Paul Coppens, founder of the Melbourne Philharmonic Orchestra, composed a piece of music to accompany the children’s performance, and provided a full orchestral backing track. The result was spectacular.
I wasn’t able to go up to see the performance, but I have seen a video on Paul’s website. You can see it here. (You’ll find the ’Thunderstorm Dancing‘ link at the bottom right of the screen.) It is only six minutes long and a delight. Thank you so much, Paul.
It makes me so happy to see the book used in this way. It is ideally suited to the classroom. The end of the performance is a stroke of genius by the teachers. Bravo!
Feel free to download these cicada drawings and use them in your home or classroom. You might like to make a bushland collage and paste cicadas onto your trees or have them flying through the air. Some need colouring, and some simply need to be printed, cut out and pasted down.

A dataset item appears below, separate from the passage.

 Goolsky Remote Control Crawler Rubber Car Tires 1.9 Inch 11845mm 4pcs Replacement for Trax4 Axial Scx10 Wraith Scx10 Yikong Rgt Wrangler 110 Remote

I have posted pdfs and jpeg versions of the same three pages. Use whichever format is easiest for you to download and print.

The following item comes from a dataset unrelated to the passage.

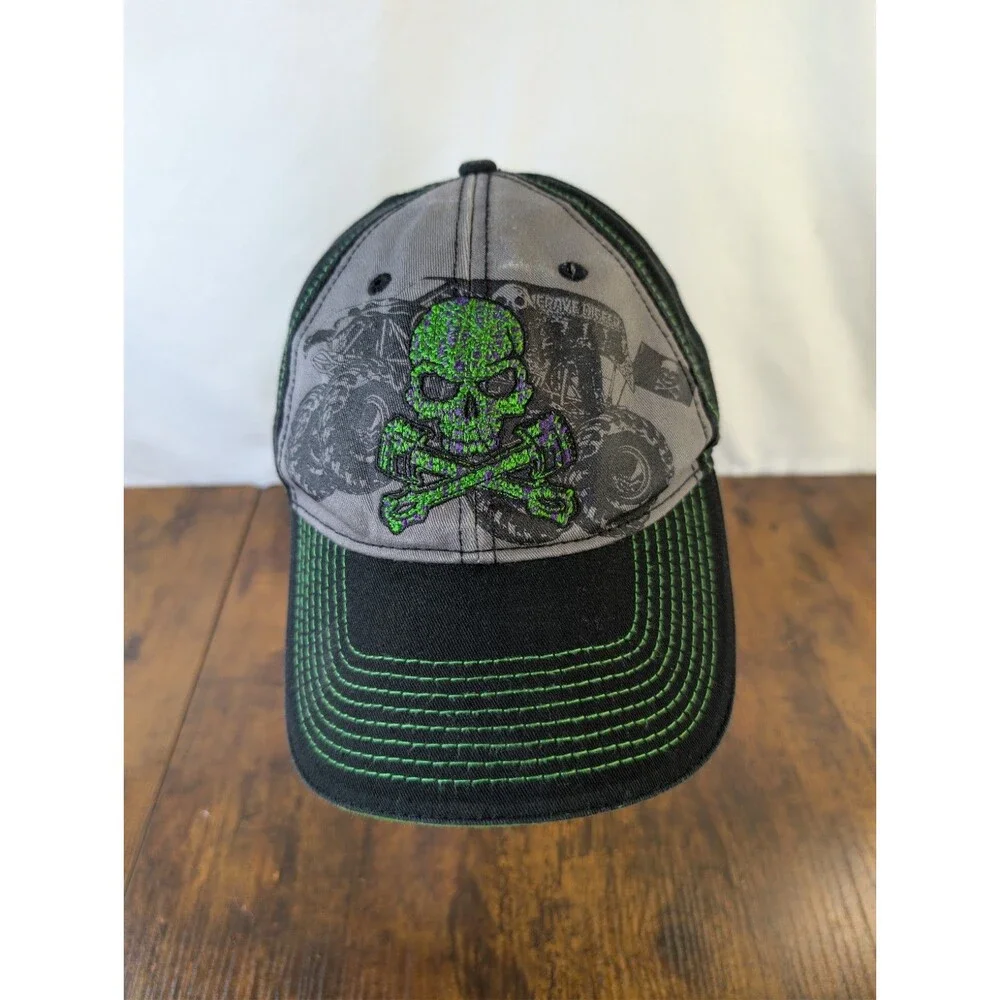 Grave Digger Baseball Cap Black Gray One Size Strapback Hat Monster Truck Skull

To prove I’m still here, I’m popping up some single illustrations done for the Department of Education and Training this year. The brief read thus:
The purpose of the four wall friezes is to encourage families to engage in learning activities with their child everyday. On each frieze there will be eight panels – a cover and a panel for each day of the week, with a different illustration of a family member(s) and a child/children engaged in a learning activity related to the theme. For example:
Music: dancing/singing, etc.
Science: cooking/exploring nature, etc.
Maths/numeracy: counting/measuring/block building/puzzles, etc.
Imaginative play: dress ups/cubby houses/pretend play/creative play spaces, etc.

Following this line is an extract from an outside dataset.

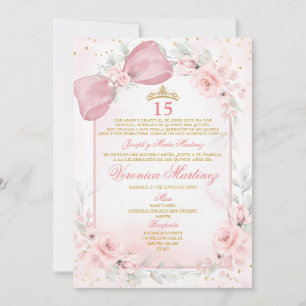 Spanish Blush Pink Bow Coquette Princess 15 Años Invitation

The DET are happy for me to post fragments of the artwork I did for them, and you will hopefully come across the full design somewhere; perhaps in your local library.
Not surprisingly there was a dog or a chicken in each illustration… Oh actually, I couldn’t find a hygienic way to get a dog or a chicken onto the kitchen bench for the Maths illustration. Rats.
(…There were no rats in the kitchen either.)
A fragment: Music
Tommy from Thunderstorm Dancing enjoyed a new incarnation here. So did some of the other characters.
A (small) fragment: Imaginative play.
There’s that spaniel again. She keeps popping up.
A fragment: maths
My 12 year old got morphed into a 15 year old for this illustration. That was fun. I morphed him back again later. I’m not ready for a 15 year old.
A fragment: science
Geeky girl gardener enjoys some science play. I like a geeky girl and I like her taste in chickens.